In today’s world politics undeniably shape all aspects of people’s life. Most of these effects are seen and felt by people, however, the area like music is mostly skipped in this regard. To what extent music is political? An answer to this question arises an interesting topic which is not commonly discussed. This literature review considers the word “politics” as power used by the authorities such as government, which can control people and make decisions instead of them. It will illustrate how and why music and politics have become a notion, and report scholarly articles’ position on this matter. The review will not include psychological and biological influence of music, but concerns to provide essential information on the given topic with examples from the historical facts. Although this research aims to examine the given issue in Azerbaijan, the scarce resources made it challenging to access to information and the reviewed literature mostly discusses music and politics in other countries.

The majority of people consider music as a way to relax, entertain and set themselves free from all the problems they face. The nuance they do not take into consideration is that music tends to rule them. A number of scholars in their works have discussed the correlation between music and emotions. Emery Schubert (n. d), who closely examined such relationship revealed the fact that the most effective way to express emotions is through music (as cited in Johnson, Bruce, and Cloonan, 2008, para.20). By influencing emotions of people, music starts to control them. “With music is born power and its opposite: subversion” (Revill, 2000, p.599). The power it has makes it suitable for political purposes.

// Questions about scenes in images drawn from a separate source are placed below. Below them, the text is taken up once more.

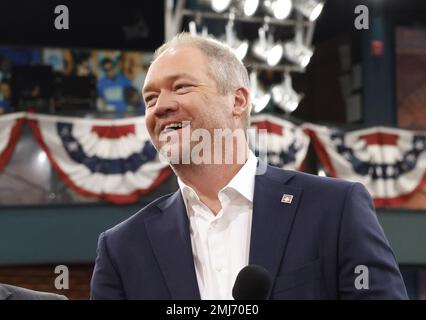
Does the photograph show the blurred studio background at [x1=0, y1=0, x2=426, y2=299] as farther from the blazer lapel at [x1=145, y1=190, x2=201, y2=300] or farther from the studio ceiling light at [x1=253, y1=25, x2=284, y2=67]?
the blazer lapel at [x1=145, y1=190, x2=201, y2=300]

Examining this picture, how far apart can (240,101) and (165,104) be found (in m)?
0.31

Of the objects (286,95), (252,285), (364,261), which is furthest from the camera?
(286,95)

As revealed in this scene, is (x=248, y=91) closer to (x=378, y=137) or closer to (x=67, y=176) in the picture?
(x=67, y=176)

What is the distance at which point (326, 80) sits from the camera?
11180 millimetres

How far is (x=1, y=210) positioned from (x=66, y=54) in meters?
2.13

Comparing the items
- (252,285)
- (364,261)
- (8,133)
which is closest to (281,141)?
(8,133)

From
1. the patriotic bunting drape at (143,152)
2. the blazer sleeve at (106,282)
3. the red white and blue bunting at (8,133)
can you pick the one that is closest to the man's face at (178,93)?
the blazer sleeve at (106,282)

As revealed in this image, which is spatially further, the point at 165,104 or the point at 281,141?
the point at 281,141

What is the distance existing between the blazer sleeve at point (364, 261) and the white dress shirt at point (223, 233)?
0.66 ft

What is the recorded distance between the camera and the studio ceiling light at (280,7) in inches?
269

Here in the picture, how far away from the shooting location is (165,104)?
54.4 inches

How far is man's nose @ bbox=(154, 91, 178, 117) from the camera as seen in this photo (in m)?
1.38

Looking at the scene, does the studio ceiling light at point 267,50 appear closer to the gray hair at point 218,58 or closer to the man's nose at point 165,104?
the gray hair at point 218,58

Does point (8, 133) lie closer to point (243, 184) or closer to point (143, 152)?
point (143, 152)
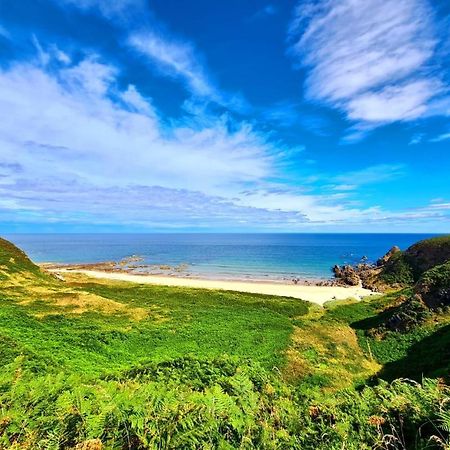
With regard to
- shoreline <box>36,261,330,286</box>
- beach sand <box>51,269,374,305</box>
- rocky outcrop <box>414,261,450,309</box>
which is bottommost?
beach sand <box>51,269,374,305</box>

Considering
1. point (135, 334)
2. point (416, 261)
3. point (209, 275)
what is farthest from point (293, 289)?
point (135, 334)

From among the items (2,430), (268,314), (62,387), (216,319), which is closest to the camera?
(2,430)

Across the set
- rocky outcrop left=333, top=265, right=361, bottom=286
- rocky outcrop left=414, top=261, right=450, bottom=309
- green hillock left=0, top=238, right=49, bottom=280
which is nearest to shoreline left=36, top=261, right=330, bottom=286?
rocky outcrop left=333, top=265, right=361, bottom=286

In different periods of time, politics through music was exercised. The genres that had popularity and could gather the crowd of people with the same musical taste together were the ones used to persuade listeners. Maultsby (1983) advocates that soul music functions as a tool for self-consciousness, protest, social change and “emerges from social, political and economic liberation” (p.54). In addition, pop music joined the cultural and political capital (Street, 2003, p.117). Folk music is viewed as democratic because of reflecting people’s wishes and desires (Revill, 2000, p.602). In discussions of why music is political, a controversy arises. While some argue that melodies have an impact on people, others contend that power lies in the words. Street (2003), in his work “The politics of music, and music of politics” gives various examples to political music. For instance, “God Save the King”-spreading monarchic ideologies, “Rock the Vote”- aiming to trigger participation in elections, “People get ready”- for protesting Vietnam war all gave a ground for protest through their words (Steve, 2003). This argument is supported by Maultsby (1983) with the introduction of the fact that soul music was used to raise political problems and offer solutions to them (p.55). On the other hand, Johnson et al. (2008) contradict by claiming a new idea that “the attention is less on music as text than on subjective experience” (para.4). In sum, a number of scholars have realized the political motives in different music genres, but the source of the power of music is still controversial.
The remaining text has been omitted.